Sunday, July 28, 2013

An American Tail (1986)

WHO: Steven Spielberg was executive producer and lent his grandfather's name Fievel to the main character of this film. Former Disney animator Don Bluth directed it as his follow-up to The Secret of NIMH.

WHAT: Somehow I've never seen An American Tail, and had in fact almost forgotten about it until recently reading Art Spiegelman's book Metamaus about the creation and ramifications of his masterpiece of sequential art Maus, in which he relates how the animation became entwined with his anthropomorphic Holocaust tale after its work-in-progress appearance in RAW, the magazine he'd co-founded. A couple key excerpts:
In 1985, somebody showed me an interview with Steven Spielberg that indicated he was producing a feature-length animated cartoon about Jewish mice escaping the anti-Semitic pogroms of Russia to set up a new life in America. I believed that Don Bluth, the director, had seen the Maud chapters in RAW and I just imagined the story conference that led to An American Tail: "Okay. The Holocaust is kind of a bummer, you know, but maybe if we do a Fiddler On The Roof thing with cuter mice we could make a go of it." I was terrified their movie would come out before my book was finished...
...the confusion could have left me being perceived as somehow creating a kind of twisted and gnarled version of a Spielberg production rather than what I'm quite sure was the case: An American Tale was a sanitized reworking launched from the Maud concept. And just a few years ago my friend, Aline Kominsky told me that her mother had praised me: "That Art Spiegelberg, he's such a talented boy! Not only did he do Maus, but he did E.T.!"
This inspired Spiegelman to suggest the publication of Maus in two volumes rather than one, and ultimately An American Tail's production was delayed until after part one had been released, thereby avoiding any such confusion. 
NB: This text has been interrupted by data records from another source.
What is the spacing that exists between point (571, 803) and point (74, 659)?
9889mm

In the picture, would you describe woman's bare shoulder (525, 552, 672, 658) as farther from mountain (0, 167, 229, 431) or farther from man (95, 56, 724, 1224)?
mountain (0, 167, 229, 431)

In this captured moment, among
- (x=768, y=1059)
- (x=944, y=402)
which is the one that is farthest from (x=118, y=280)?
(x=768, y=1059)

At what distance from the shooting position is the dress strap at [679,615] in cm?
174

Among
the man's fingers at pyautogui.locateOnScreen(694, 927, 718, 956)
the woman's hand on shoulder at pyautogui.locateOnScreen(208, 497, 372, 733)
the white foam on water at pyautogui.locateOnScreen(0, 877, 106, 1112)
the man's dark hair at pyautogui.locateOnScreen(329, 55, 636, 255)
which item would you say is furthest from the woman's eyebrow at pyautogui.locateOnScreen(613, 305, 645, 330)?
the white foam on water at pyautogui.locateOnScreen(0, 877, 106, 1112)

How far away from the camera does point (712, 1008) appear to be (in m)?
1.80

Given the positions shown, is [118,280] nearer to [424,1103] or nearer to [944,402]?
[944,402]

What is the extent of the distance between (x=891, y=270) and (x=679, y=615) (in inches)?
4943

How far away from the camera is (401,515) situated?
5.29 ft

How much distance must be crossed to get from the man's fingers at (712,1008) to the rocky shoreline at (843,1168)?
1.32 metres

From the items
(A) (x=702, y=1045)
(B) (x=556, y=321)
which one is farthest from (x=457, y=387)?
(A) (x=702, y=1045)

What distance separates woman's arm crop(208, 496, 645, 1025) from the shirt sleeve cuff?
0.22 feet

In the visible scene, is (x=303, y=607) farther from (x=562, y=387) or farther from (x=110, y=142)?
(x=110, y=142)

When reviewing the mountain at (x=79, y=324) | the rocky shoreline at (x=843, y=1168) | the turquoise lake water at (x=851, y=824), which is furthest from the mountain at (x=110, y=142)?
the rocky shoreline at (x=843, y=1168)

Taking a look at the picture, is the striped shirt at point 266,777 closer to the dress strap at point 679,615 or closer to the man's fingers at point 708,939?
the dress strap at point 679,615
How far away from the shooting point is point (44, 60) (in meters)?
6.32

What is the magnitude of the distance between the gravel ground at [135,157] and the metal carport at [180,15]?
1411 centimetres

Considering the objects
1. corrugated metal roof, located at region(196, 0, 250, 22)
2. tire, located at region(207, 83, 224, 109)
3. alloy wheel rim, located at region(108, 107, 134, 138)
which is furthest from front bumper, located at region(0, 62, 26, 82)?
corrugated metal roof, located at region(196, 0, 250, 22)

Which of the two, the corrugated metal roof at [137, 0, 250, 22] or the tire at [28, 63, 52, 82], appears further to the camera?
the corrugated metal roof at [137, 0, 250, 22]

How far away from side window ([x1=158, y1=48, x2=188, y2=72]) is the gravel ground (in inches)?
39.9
WHERE/WHEN: 10:00 AM today only at the Castro Theatre, as part of the 33rd San Francisco Jewish Film Festival.

WHY: The SF Jewish Film Festival started last Thursday and runs through this coming Thursday, August 1st at the Castro before fanning out to other venues around Frisco Bay over the following week and a half. Cheryl Eddy's SF Bay Guardian article on the festival covers several of the festival's documentaries, and notes the SFJFF's broadening of its focus this year, in that "plenty of SFJFF's programs do specifically address Jewish religion and culture," but that several docs she pre-screened "simply happened to be made by a Jewish filmmaker."

In the case of An American Tail, the theme may be Jewish (it must be among the most prominent American animated features to feature explicitly Jewish characters) but the director was not; Bluth is Mormon. But the film still seems like an ideal selection to bring a "family" audience to a festival better known for showing films that appeal to viewers old enough to read subtitles and/or to digest heady intellectual topics. It's also, perhaps unintentionally, a great selection to bring to a festival that is including a documentary on the Maus-termind himself: The Art of Spiegelman, which screens next week at just about every festival venue but the Castro. I for one am hoping to be able to attend both films.

HOW: An American Tail and the August 11 showing of the The Producers (the movie based on the musical based on the movie, not the original movie) at Oakland's Grand Lake Theatre are, according to the Film On Film Foundation, the only two 35mm screenings at this year's SFJFF.